* WHAT TO DO
Return, copied in full, each line below that contains the word "fluorescent".
- - - - -
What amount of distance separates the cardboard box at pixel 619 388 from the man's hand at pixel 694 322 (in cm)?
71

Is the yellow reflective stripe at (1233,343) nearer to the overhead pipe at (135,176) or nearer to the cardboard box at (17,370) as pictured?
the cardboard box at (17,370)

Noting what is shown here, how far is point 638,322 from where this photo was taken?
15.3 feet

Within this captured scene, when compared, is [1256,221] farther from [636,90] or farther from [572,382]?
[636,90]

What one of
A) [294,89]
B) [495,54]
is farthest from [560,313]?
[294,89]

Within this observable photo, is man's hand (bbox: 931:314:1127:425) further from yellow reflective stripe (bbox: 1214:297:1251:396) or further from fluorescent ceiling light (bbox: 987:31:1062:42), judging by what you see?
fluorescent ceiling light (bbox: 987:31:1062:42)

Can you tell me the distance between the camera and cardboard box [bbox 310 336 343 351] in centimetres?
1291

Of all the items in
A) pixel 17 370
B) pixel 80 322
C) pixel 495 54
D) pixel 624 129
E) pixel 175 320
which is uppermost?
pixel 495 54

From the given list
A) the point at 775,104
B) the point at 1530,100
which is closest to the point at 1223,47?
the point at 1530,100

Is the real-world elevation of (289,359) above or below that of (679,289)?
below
- - - - -
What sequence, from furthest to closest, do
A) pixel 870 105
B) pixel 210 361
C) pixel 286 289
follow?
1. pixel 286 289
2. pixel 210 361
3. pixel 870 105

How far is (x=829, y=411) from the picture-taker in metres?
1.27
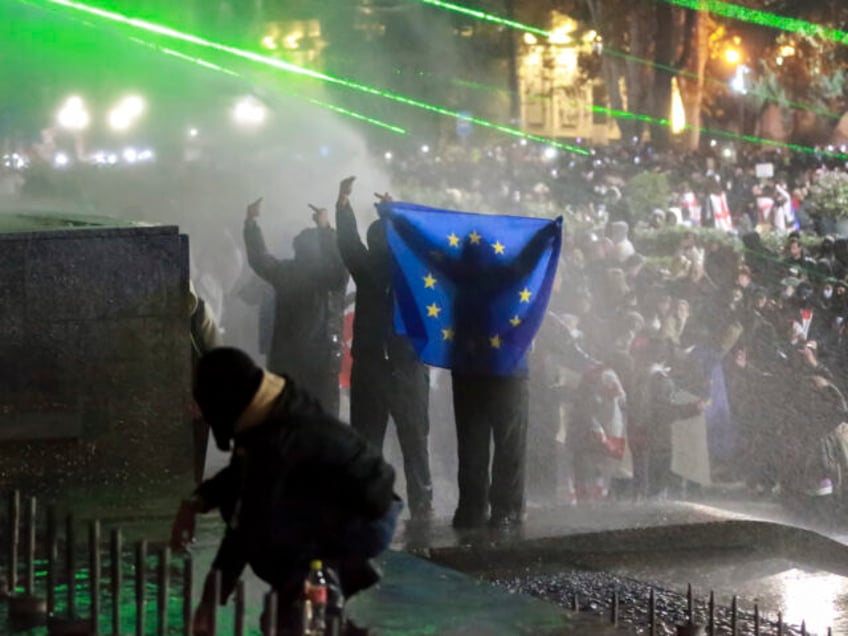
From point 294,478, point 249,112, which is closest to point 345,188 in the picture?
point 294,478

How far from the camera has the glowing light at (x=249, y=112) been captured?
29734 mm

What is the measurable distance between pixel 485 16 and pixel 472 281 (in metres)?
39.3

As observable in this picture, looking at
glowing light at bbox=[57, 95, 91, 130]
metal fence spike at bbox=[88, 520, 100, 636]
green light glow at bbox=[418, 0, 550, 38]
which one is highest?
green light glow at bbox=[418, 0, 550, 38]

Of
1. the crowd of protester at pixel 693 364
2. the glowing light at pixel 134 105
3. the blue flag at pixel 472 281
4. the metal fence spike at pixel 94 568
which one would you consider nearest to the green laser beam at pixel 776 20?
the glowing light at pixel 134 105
- - - - -
* OUTPUT OF THE EXERCISE
Within this observable photo, is man's hand (bbox: 931:314:1127:425) further from yellow reflective stripe (bbox: 1214:297:1251:396) or further from fluorescent ceiling light (bbox: 987:31:1062:42), judging by what you see?
fluorescent ceiling light (bbox: 987:31:1062:42)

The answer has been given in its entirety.